Entries taken from a collection
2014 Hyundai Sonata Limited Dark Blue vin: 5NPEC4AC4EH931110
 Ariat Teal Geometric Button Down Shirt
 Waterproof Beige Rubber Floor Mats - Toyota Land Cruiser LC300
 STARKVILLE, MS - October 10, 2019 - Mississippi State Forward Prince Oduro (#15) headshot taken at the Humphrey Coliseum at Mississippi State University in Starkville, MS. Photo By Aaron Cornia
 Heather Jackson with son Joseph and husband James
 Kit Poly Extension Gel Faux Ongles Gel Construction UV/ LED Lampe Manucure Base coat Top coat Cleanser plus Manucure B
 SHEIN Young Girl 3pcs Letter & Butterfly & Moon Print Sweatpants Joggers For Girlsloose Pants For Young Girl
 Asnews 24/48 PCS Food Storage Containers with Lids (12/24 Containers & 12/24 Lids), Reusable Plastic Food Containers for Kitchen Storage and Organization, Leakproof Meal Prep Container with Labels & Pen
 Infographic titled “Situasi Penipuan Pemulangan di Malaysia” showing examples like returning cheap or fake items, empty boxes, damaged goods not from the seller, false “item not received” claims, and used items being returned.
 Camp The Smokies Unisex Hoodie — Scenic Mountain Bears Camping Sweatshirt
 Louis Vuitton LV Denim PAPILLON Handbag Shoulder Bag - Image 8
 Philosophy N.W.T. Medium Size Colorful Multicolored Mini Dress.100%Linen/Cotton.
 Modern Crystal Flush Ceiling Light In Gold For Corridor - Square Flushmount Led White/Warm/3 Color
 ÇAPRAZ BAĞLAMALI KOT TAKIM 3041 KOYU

### Task brief
Retype the records above exactly as they appear.

### Response to the task
2014 Hyundai Sonata Limited Dark Blue vin: 5NPEC4AC4EH931110
 Ariat Teal Geometric Button Down Shirt
 Waterproof Beige Rubber Floor Mats - Toyota Land Cruiser LC300
 STARKVILLE, MS - October 10, 2019 - Mississippi State Forward Prince Oduro (#15) headshot taken at the Humphrey Coliseum at Mississippi State University in Starkville, MS. Photo By Aaron Cornia
 Heather Jackson with son Joseph and husband James
 Kit Poly Extension Gel Faux Ongles Gel Construction UV/ LED Lampe Manucure Base coat Top coat Cleanser plus Manucure B
 SHEIN Young Girl 3pcs Letter & Butterfly & Moon Print Sweatpants Joggers For Girlsloose Pants For Young Girl
 Asnews 24/48 PCS Food Storage Containers with Lids (12/24 Containers & 12/24 Lids), Reusable Plastic Food Containers for Kitchen Storage and Organization, Leakproof Meal Prep Container with Labels & Pen
 Infographic titled “Situasi Penipuan Pemulangan di Malaysia” showing examples like returning cheap or fake items, empty boxes, damaged goods not from the seller, false “item not received” claims, and used items being returned.
 Camp The Smokies Unisex Hoodie — Scenic Mountain Bears Camping Sweatshirt
 Louis Vuitton LV Denim PAPILLON Handbag Shoulder Bag - Image 8
 Philosophy N.W.T. Medium Size Colorful Multicolored Mini Dress.100%Linen/Cotton.
 Modern Crystal Flush Ceiling Light In Gold For Corridor - Square Flushmount Led White/Warm/3 Color
 ÇAPRAZ BAĞLAMALI KOT TAKIM 3041 KOYU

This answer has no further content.